[Met Performance] CID:86170
L'Africaine {32} Metropolitan Opera House: 01/31/1924.

(Reviews)


Metropolitan Opera House
January 31, 1924

In Italian

Conductor...............Artur Bodanzky
Sélika..................Rosa Ponselle
Vasco de Gama...........Beniamino Gigli
Inès....................Queena Mario
Nélusko.................Giuseppe Danise
Pedro...................Adamo Didur
Diégo...................Paolo Ananian
Alvar...................Angelo Badà
Grand Inquisitor........Léon Rothier
High Priest.............Léon Rothier
Anna....................Marion Telva
Usher...................Vincenzo Reschiglian
Officer.................Pietro Audisio


L'AFRICAINE {32}

Review signed 'H" in Musical America

The First 'L'Africana'

Mr. Gatti's glittering restoration, Meyerbeer's "L'Africana," was returned to the repertory Thursday evening with all the pomp and circumstance which marked the revival last spring. This colorful pageant is unquestionably one of the outstanding accomplishments of the regnant powers, no matter how one views music of this honorable vintage. For all its theatricalism, the score is a faithful index of the melodic resourcefulness of a truly unique figure - so, all in all, even from the musical standpoint, there are valid reasons for revival. The objection can be raised, however, that some of the cuts are ill-advised, for example, several of the baritone arias.

Beniamino Gigli again sang and acted the leading part of Vasco da Gama, the intrepid explorer, with rare gusto and fire. Gigli has added many cubits to his artistic stature since his advent at the Metropolitan. To catalog some of his virtues, he has a new poise and assurance in gesture, a graceful and acute understanding of what the rôle exacts from both the musical and histrionic sides; his boyish impetuosity of the past is now under proper restraint and is conserved for the ultimate moments. Vocally, his higher tones have taken on more breadth - the vitality and volume of the altissimo notes must delight the most perfervid connoisseur among our hypercritical standees. We must add that Mr. Gigli was a personable and ingratiating figure as Vasco and that the favorite arias, including, of course, "O Paradiso," were warmly, not to say feverishly, received by the vast audience.

On the previous evening Queena Mario was Juliet in the Gounod opera, but no sign of fatigue was to be discovered in her delineation of Inez in "L'Africana." The young soprano made an appealing picture of the young noblewoman who finally, after many stirring adventures, becomes the explorer's bride. It is also a pleasure to record the success of Rosa Ponselle as Selika, the African slave, in the wholly admirable cast. She sang in her best style - and Miss Ponselle is another artist who has developed apace - and offered an impressive impersonation, despite the limited opportunities afforded by the librettist, Scribe.

Giuseppe Danise was in his familiar place as the savage Nelusko. Our only regret was that this rôle has been abbreviated and therefore affords less opportunity for this capable singer. Others in this excellent cast included Marion Telva, Adamo Didur, Leon Rothier, Angelo Bada, Paolo Ananian, Pietro Audisio and Vincenzo Reschiglian. To Mr. Bodanzky belongs credit for the wise and discreet reading of the score.

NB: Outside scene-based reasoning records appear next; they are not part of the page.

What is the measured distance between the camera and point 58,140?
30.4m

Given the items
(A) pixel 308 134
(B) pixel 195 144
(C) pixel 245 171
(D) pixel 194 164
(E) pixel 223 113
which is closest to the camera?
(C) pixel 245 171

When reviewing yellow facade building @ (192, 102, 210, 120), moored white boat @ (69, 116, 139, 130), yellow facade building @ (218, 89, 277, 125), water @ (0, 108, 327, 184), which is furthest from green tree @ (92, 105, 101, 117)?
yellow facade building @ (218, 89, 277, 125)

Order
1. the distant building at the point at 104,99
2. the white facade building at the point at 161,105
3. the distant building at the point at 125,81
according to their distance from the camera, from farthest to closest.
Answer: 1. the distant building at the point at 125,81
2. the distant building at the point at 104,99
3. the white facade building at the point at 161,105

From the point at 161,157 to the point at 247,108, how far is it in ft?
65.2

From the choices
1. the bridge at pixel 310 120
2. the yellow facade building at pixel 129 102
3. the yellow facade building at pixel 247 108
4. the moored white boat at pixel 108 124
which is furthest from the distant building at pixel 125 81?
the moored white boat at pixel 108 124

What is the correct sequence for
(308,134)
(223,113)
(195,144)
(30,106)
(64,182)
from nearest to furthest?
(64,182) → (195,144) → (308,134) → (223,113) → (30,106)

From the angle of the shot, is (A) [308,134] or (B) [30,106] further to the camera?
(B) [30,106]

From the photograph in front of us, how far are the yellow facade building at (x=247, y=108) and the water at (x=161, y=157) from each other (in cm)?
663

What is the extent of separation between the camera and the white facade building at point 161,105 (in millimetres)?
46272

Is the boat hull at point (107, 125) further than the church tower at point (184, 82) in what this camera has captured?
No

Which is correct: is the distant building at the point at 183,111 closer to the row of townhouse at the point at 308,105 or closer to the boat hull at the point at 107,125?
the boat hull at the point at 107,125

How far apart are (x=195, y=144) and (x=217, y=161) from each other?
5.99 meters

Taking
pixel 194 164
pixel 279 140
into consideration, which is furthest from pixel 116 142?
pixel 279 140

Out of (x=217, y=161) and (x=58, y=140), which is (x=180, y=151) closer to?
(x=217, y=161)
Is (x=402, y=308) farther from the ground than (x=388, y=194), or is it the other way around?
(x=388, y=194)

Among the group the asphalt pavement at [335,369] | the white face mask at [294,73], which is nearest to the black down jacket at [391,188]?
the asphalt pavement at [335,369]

Review of Mary Ellis Opdyke in the New York Sun

'L'AFRICANA'

An operatic cancellation earlier in the season resulted in the fact that last night's performance of Meyerbeer's "L'Africana" was the first of the winter. From the great audience that crowded every available inch of standing room, it might even be gathered that a considerable line had been forming since the opera had first been scheduled.

From the admirable discipline of the ballet it might further be deduced that every available intervening hour had been put into practice, and every available duck and goose had been slaughtered and dyed and turned into additional headgear for the luxurious savages of the fourth act. From the dramatic sovereignty of Ponselle it might be proved that the soprano had spent no little time in polishing her part, while from the freshness of Mario's voice, it would never seem obvious that she had sung two nights in succession.

But after all the deductions have been made and all the proofs of perfection recorded, "L'Africana" remains a very dull opera, little more in fact than a slave to the opulence of its production. It is difficult to analyze how Gigli manages to infect his cry of "O Paradiso" with enthusiasm when he finds himself on a barren stage, once the ballet, its only claim to paradise, has hurried away. It a more difficult to trace the voyage of the third act ship across an improbable ocean. It is most difficult of all to follow Mr. Bodanzky's baton to any kind of musical appreciation in the score.

All these facts were, however, performed last night to the audible enjoyment of certain enthusiasts among the standees and to the additional credit of the continuously effective Danise, the variously sacerdotal Rothier, and half a dozen less important but no less harassed members of the cast. In the face of such a reception no one can demand an emancipation proclamation from "The African."